If the switching frequency is maintained at a safe limit, the normal operating life of the device can be predicted. However, the challenge is to develop a completely new approach to controlling the thermoelectric effect of the frequency or slew rate above the safety limit. The user must fully characterize the effects of these effects. First, they must simulate the transient conditions of the internal standard cell circuits. They then have to compare the simulation results under current density limits with the actual silicon structure test results. Finally, they need to create a device model that accurately reflects the actual device and process technology.

Circuit analysis follows a number of different methods, all of which require the calculation of the actual switching frequency. One way to solve the problem is to simulate the exact response of all circuits based on the feature model. Another approach is to develop a probabilistic model to strictly approximate the actual behavior in the silicon structure.

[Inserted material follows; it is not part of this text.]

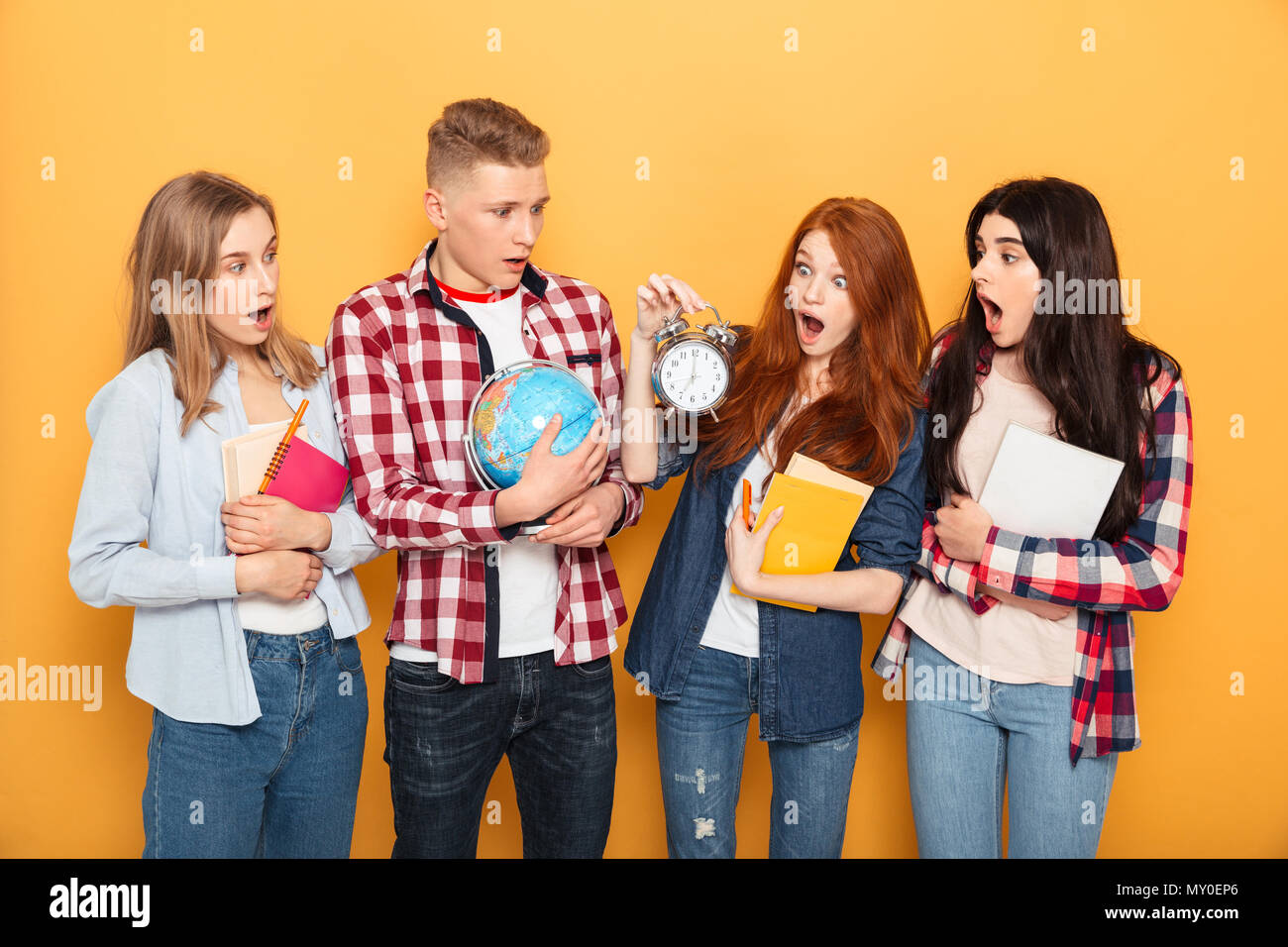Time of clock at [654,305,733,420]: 7:00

To solve the problems associated with metal migration and hot electron injection, the first method is to insert buffers on long lines, which usually have higher current and faster signal switching speed. It should be emphasized that if the buffer speed is just below the driver, this method can reduce the load capacitance on the signal line and reduce the signal conversion rate. Another possible solution is to change the driver and receiver unit.

Antenna effect and noise

A plasma etch process on the metal layer forces the charge to build up on the gate of the IC. The smaller and smaller gate area ratio and the increasing ratio of interconnect signal line lengths will result in capacitive partial voltages, which further damage the device, which is a cumulative process. The basic method to minimize this antenna effect is to limit the area of the metal area and the ratio of the perimeter, and to limit the ratio of the area of the gate to the circumference. The use of such rules can reduce the charge accumulation and transfer process.

Another alternative strategy is to use a routing tool that relies on the antenna to compensate for routing rules. This prevents or minimizes the antenna current, but the cost of this approach is that it results in a larger chip area. Another possible method is to connect a long antenna to the diffusion region, and a diffusion resistor to transfer the charge to other regions (such as a substrate). Finally, the insertion buffer can also reduce the length of the line and insert a diffusion resistor (P-type or N-type output transistor channel) as a resistive path to the power supply or ground.

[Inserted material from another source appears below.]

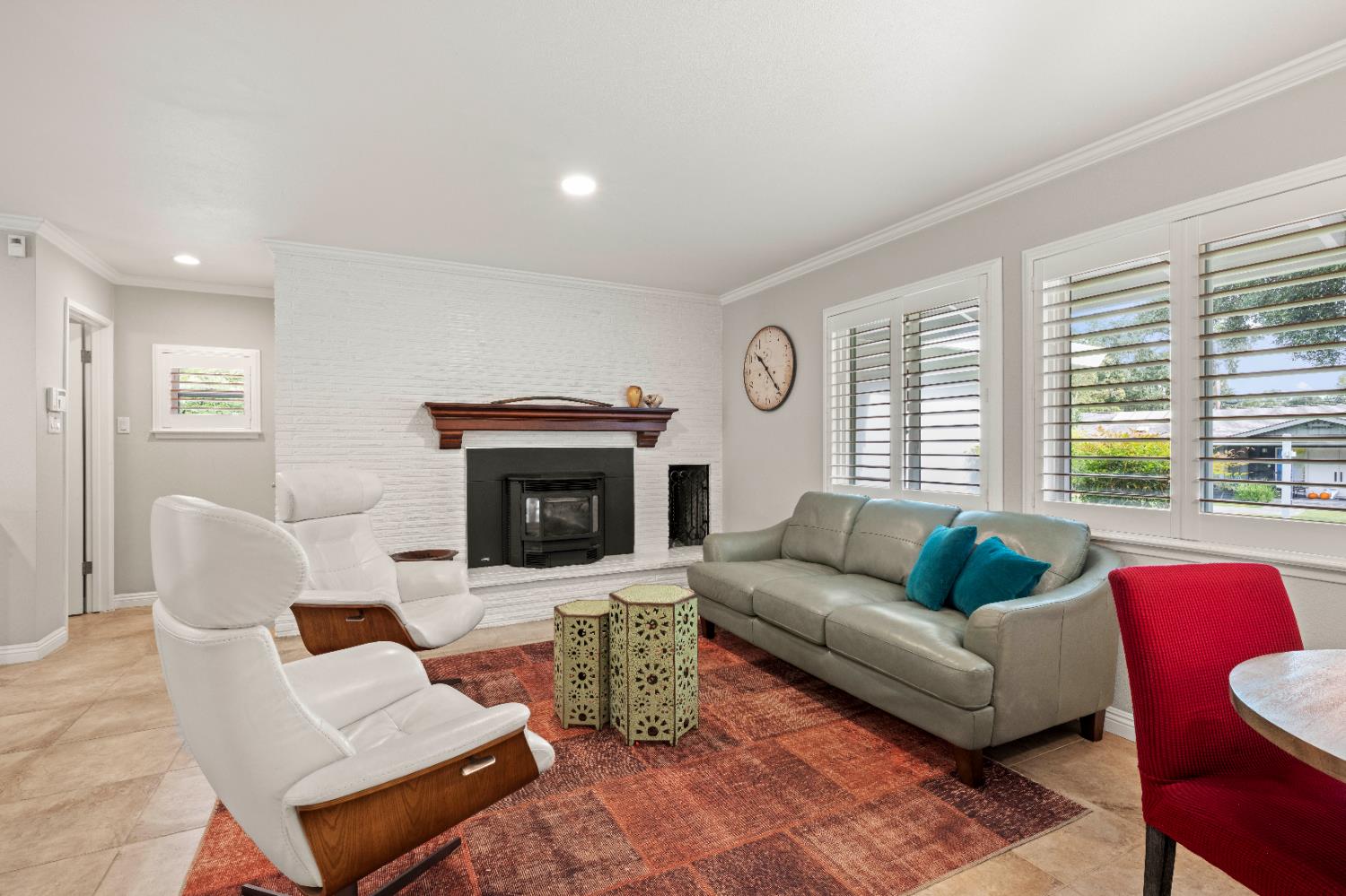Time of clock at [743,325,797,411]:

The increase in power consumption and supply current can also cause other problems. A large current causes a voltage drop across the power line, which causes an IR drop when current flows through the non-zero-resistance power supply network, thereby reducing the voltage reaching the gate. The method of reducing the resistance on the power supply network is constrained by chip area and wiring blockage. Extracting and analyzing during the physical verification phase requires a complex, full-chip simulation and analysis process that includes simulation and analysis of transient processes, inductance, and capacitive effects.

However, after the placement and routing is completed, there is little or no possibility to solve the above problem, and the situation is even worse. The best way to solve power consumption problems is to carefully study the design planning and implementation strategies in the early stages of design and even in the RTL design phase. RTL's highly accurate power analysis must be tied to logical and physical implementations to ensure the quality of the final design.